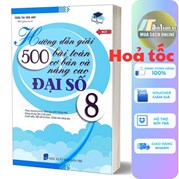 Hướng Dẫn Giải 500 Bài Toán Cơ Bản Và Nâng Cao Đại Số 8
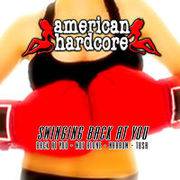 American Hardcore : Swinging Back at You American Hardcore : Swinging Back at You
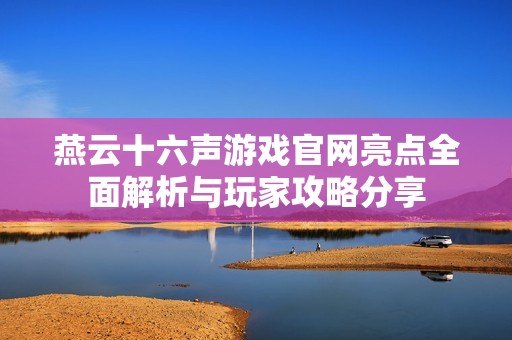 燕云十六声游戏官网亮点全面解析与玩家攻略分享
# # # #
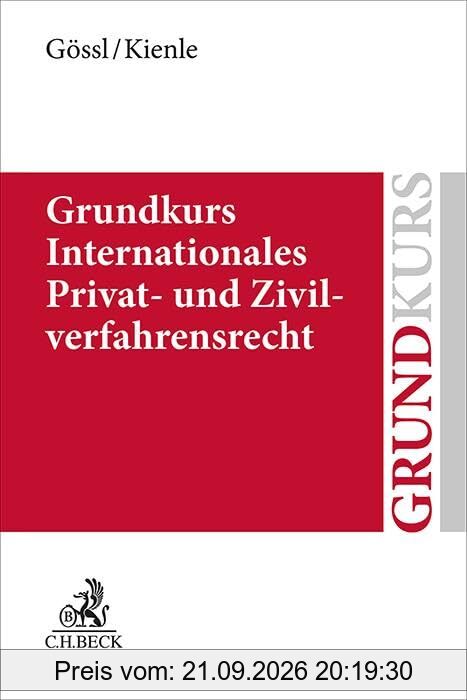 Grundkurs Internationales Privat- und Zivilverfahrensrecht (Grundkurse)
# # # #
# Exercise
Starting at the line containing "Hướng Dẫn Giải" and stopping at the line containing "燕云十六声游戏官网亮点全面解析与玩家攻略分享", output each line exactly as it appears above. Leave out the pictures.

# Reply to the exercise
 Hướng Dẫn Giải 500 Bài Toán Cơ Bản Và Nâng Cao Đại Số 8
 American Hardcore : Swinging Back at You American Hardcore : Swinging Back at You
 燕云十六声游戏官网亮点全面解析与玩家攻略分享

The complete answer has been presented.